Dataset excerpt:
* START *

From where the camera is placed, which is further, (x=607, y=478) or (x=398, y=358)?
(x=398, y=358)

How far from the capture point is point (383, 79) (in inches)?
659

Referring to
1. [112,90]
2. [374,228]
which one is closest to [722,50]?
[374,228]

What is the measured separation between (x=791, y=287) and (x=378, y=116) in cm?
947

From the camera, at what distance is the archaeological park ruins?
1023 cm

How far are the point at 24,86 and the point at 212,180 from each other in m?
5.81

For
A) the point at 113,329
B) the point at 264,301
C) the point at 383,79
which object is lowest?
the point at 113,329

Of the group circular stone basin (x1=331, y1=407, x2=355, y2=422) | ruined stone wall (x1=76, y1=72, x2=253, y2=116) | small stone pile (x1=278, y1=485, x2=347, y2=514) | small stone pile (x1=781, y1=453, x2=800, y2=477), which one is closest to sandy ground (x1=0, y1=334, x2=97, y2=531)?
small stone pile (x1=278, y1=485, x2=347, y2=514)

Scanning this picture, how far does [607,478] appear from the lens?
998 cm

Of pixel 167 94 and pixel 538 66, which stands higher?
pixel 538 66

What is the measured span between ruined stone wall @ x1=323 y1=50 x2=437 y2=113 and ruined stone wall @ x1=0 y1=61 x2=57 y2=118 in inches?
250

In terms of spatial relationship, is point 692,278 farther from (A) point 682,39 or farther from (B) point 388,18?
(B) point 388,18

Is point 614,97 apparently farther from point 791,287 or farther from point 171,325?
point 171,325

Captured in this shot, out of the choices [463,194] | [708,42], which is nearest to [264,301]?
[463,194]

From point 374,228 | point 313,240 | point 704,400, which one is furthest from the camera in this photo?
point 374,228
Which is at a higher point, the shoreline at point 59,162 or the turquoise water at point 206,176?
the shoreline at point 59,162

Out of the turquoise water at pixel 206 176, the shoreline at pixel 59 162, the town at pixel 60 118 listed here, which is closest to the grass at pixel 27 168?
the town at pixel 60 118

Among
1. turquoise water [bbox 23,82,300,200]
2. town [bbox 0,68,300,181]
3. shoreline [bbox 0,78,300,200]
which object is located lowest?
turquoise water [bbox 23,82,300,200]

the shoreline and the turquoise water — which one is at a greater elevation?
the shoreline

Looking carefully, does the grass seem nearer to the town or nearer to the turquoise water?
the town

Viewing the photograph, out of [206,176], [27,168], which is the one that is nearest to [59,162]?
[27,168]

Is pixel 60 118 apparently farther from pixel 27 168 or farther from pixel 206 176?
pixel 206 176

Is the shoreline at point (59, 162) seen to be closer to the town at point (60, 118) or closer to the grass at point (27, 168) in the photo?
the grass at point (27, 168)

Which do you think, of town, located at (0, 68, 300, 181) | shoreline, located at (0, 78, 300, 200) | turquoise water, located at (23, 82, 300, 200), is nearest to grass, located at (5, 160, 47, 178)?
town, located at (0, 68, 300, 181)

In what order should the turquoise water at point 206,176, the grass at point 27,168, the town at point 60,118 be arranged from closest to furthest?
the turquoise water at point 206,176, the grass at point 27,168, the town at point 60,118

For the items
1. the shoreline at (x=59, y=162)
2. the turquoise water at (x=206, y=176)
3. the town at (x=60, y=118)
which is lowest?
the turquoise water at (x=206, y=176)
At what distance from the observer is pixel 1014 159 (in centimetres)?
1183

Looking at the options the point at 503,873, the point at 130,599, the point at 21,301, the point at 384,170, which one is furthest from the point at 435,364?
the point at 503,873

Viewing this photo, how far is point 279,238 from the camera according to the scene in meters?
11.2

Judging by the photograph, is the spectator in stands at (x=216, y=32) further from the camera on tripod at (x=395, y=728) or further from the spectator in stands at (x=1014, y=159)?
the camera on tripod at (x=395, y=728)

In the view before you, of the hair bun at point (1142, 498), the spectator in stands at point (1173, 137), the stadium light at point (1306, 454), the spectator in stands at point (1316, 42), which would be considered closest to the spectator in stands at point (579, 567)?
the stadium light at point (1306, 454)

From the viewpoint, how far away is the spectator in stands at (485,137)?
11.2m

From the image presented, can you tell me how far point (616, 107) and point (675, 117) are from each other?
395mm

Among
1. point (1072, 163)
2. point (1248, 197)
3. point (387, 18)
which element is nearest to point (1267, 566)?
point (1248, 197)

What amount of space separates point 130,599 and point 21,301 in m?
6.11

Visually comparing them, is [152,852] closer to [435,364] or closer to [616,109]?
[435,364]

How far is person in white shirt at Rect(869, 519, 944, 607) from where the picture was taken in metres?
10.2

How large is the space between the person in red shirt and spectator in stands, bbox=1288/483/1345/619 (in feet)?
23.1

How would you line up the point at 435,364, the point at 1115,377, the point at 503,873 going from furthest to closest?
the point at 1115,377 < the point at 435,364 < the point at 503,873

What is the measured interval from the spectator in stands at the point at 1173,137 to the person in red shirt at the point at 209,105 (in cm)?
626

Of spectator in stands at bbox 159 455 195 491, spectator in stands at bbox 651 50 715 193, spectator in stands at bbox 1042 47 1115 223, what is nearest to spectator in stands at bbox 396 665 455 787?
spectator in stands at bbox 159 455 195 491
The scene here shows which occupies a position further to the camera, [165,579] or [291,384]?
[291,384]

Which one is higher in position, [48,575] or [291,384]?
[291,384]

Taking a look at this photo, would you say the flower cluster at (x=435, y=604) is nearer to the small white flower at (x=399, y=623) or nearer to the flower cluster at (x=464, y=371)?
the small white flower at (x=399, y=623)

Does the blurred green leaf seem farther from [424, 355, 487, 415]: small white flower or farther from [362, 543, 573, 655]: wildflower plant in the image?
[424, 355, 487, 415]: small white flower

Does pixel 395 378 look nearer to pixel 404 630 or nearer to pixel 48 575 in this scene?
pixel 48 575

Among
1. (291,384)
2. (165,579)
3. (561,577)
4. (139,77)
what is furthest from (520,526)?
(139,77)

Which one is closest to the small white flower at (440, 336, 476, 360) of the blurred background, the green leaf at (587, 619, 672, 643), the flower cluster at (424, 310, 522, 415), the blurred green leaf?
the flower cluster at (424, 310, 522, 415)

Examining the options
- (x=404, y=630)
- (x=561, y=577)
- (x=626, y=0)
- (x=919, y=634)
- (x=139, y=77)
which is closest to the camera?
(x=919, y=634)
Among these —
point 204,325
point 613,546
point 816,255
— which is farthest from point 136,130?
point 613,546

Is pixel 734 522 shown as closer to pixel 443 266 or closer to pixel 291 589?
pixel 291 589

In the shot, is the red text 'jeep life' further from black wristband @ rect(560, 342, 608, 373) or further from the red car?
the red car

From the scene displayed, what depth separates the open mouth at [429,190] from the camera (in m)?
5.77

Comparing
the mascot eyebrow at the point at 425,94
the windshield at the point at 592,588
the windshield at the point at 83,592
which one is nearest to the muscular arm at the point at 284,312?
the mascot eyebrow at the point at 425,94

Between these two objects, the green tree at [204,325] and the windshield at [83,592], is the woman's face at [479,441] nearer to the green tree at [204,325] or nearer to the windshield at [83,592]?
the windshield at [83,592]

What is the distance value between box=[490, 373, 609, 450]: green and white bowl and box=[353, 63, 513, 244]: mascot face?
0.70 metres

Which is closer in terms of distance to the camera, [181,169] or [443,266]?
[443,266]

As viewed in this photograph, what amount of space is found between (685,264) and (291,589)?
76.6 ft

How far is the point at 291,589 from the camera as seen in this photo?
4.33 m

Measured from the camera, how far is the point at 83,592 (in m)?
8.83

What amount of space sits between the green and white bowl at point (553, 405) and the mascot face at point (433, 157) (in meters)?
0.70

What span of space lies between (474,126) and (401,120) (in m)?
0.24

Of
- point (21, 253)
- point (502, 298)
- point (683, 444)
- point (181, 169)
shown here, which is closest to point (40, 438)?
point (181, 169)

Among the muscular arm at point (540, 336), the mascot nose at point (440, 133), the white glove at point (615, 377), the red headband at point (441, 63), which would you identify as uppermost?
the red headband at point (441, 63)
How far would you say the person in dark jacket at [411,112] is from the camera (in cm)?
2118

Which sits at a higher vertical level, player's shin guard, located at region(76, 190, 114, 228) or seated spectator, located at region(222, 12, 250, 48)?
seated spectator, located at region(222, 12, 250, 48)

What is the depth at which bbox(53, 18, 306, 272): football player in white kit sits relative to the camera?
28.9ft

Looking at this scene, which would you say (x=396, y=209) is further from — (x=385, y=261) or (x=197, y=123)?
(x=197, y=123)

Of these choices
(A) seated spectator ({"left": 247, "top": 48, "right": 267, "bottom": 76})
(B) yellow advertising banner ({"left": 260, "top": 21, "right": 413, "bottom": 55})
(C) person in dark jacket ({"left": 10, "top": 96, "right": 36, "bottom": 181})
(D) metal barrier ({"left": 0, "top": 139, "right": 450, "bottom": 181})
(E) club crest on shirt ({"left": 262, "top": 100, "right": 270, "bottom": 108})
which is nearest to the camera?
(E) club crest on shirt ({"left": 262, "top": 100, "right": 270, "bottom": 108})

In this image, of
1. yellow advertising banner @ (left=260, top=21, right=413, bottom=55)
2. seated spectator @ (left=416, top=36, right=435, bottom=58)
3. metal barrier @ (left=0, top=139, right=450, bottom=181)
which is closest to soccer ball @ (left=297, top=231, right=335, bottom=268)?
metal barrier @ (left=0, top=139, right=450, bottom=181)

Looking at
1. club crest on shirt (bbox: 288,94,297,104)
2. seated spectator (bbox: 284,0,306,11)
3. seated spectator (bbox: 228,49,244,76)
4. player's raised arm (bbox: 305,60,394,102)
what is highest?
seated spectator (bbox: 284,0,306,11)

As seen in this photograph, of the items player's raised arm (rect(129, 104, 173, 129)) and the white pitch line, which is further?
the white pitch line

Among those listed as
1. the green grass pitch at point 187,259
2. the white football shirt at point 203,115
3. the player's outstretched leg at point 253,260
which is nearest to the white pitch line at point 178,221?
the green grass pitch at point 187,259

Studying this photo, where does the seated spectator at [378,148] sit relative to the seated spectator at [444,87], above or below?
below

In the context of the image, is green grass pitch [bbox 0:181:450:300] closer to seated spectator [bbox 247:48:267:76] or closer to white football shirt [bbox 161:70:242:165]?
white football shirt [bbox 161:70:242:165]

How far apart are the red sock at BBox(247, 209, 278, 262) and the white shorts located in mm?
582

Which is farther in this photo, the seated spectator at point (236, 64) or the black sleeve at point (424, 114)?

* END *

### GIVEN INSTRUCTION
Find "Among those listed as" in the data above, then repeat that line and all lines after it exactly, ending with the final line.

### OUTPUT FOR THIS TASK
Among those listed as
1. the green grass pitch at point 187,259
2. the white football shirt at point 203,115
3. the player's outstretched leg at point 253,260
which is nearest to the white pitch line at point 178,221?
the green grass pitch at point 187,259

Studying this photo, where does the seated spectator at [378,148] sit relative to the seated spectator at [444,87], above or below?
below

In the context of the image, is green grass pitch [bbox 0:181:450:300] closer to seated spectator [bbox 247:48:267:76] or closer to white football shirt [bbox 161:70:242:165]?
white football shirt [bbox 161:70:242:165]

How far apart are the red sock at BBox(247, 209, 278, 262) and the white shorts located in mm?
582

Which is farther in this photo, the seated spectator at point (236, 64) or the black sleeve at point (424, 114)?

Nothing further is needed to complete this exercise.